このコラムはワールドミュージックコースのFacebookからの転載です。
オカリナについて皆様どのようなイメージをお持ちでしょうか?他の笛と違い丸みを帯びた形、そして金属に比べると柔らかく密度の低い『土』でできていることによって独特の音色が生まれるのが最大の特徴です。リコーダー等のように吹けば誰でも音の鳴る笛ですのでそのオカリナらしい音色をイメージして息の強さを調整してみてください。
強すぎず、弱すぎずその楽器が一番響くポイントを見つけ、キープすることが大切です。(茨木智博)
リズムについてお話する前に、そもそもオカリナはどんなジャンルの音楽を演奏するべきなのでしょうか?その答えはまだ僕もわかりませんが、その代わりあらゆるジャンルに挑戦しています。そしてオカリナはそれができる楽器だと思います。ですのでクラシックや、ジャズ、民謡などそれぞれに違ったリズム感や歌い方を他の楽器の奏者同様に勉強する必要があります。『他の楽器』の中でも管楽器類の演奏法は基本的にオカリナの参考となるでしょう。つまりタンギング、フィンガリング、息遣い等からリズムが生み出されます。そしてまず重要なのが「タンギング」。次回はタンギングとリズムの関係をお話します。(茨木智博)
リズムと、管楽器でそれを生み出すための「タンギング」について引き続きお話します。もし他の楽器の経験がある方がオカリナを吹くと、意外と強いタンギングが必要な楽器だということに気が付くかもしれません。オカリナは繊細な優しい音色の楽器ですがその分、音の立ち上がり、音の終わりをはっきりさせないともやもやとした演奏になってしまいがちです。これから演奏しようとする曲のリズムをまず口で「tu-tu-」などの発音で歌ってみて、同じように楽器で表現してみてください。早いタンギングやフィンガリングがあるときもまずは楽器を口から離した状態で練習してみてください。そこではっきりとリズムが作れれば楽器でも演奏できると思います。またアーティキュレーションの扱いもとても重要です。これについてはまた後々お話したいと思います。(茨木智博)

-- 与えられた指示 1 --
記録のうち、「From the photograph」を含む行から記録の最後の行までを、両端を含めて、1行につき1つの文字列とするJSONのリストとして整えてください。空行は含めないでください。

-- 抽出された記録 --

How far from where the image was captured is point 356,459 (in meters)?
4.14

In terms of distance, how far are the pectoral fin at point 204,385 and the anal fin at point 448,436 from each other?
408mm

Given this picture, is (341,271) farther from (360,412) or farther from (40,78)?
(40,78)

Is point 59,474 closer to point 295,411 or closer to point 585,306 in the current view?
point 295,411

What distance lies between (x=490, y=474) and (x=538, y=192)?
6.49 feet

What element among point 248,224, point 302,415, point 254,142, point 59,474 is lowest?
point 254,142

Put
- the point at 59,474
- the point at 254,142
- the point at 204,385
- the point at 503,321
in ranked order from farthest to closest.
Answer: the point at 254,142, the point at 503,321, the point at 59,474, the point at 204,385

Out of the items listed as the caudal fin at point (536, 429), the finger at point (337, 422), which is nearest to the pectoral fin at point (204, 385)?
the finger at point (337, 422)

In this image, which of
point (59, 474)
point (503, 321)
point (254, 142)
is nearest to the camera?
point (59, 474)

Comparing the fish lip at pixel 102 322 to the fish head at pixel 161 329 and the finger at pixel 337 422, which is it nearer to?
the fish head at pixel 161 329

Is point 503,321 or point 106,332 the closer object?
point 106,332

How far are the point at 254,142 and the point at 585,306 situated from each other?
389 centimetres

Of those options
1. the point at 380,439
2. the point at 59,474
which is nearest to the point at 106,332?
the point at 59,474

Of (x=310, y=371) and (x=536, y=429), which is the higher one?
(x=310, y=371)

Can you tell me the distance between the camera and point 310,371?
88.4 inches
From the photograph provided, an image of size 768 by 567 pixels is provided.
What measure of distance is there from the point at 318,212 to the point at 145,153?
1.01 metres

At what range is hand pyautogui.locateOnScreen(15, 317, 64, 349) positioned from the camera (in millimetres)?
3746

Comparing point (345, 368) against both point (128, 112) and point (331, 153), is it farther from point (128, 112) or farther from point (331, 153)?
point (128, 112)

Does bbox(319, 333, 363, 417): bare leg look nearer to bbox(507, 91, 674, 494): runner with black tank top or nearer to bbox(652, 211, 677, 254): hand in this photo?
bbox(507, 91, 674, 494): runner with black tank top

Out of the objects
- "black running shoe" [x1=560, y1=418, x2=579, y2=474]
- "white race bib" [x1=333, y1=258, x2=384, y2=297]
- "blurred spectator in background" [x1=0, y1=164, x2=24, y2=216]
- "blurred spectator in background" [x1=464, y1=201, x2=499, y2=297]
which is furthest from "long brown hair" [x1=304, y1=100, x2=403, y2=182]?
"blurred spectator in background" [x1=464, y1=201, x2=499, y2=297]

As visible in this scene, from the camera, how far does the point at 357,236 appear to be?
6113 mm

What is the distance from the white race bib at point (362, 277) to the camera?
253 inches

-- 与えられた指示 2 --
オカリナについてのコラムを、最後の文の後から書き進めてください。

-- 演習結果 1 --
[
  "From the photograph provided, an image of size 768 by 567 pixels is provided.",
  "What measure of distance is there from the point at 318,212 to the point at 145,153?",
  "1.01 metres",
  "At what range is hand pyautogui.locateOnScreen(15, 317, 64, 349) positioned from the camera (in millimetres)?",
  "3746",
  "Comparing point (345, 368) against both point (128, 112) and point (331, 153), is it farther from point (128, 112) or farther from point (331, 153)?",
  "point (128, 112)",
  "Does bbox(319, 333, 363, 417): bare leg look nearer to bbox(507, 91, 674, 494): runner with black tank top or nearer to bbox(652, 211, 677, 254): hand in this photo?",
  "bbox(507, 91, 674, 494): runner with black tank top",
  "Out of the objects",
  "- \"black running shoe\" [x1=560, y1=418, x2=579, y2=474]",
  "- \"white race bib\" [x1=333, y1=258, x2=384, y2=297]",
  "- \"blurred spectator in background\" [x1=0, y1=164, x2=24, y2=216]",
  "- \"blurred spectator in background\" [x1=464, y1=201, x2=499, y2=297]",
  "which is furthest from \"long brown hair\" [x1=304, y1=100, x2=403, y2=182]?",
  "\"blurred spectator in background\" [x1=464, y1=201, x2=499, y2=297]",
  "As visible in this scene, from the camera, how far does the point at 357,236 appear to be?",
  "6113 mm",
  "What is the distance from the white race bib at point (362, 277) to the camera?",
  "253 inches"
]

-- 演習結果 2 --
オカリナの演奏でとても重要なことの一つは他の管楽器と同じようにアーティキュレーションをコントロールし、歌うように発音を操ることです。そのやり方は基本的にはどの楽器も変わりませんので様々な楽器の演奏やエチュードを参考にすることができるでしょう。例えば私の場合はトランペットの経験がありますので、そのノウハウがオカリナにもダイレクトに生かされています。スラーの掛け方、音の長さに至るまで自分の演奏と、先人たちの演奏に耳を傾けてみましょう。沢山の発見があります。ただ一つだけ、オカリナならではの難しさとして音の処理の問題が挙げられます。消えるような音の処理がオカリナでは基本的にできませんので、時として不自然になりがちな部分をいかに自然に聞かせるかの工夫が必要です。音を止めるほんの0,数秒でも変わってきますので普通の楽器以上に繊細に聴いてみてください。(茨木智博)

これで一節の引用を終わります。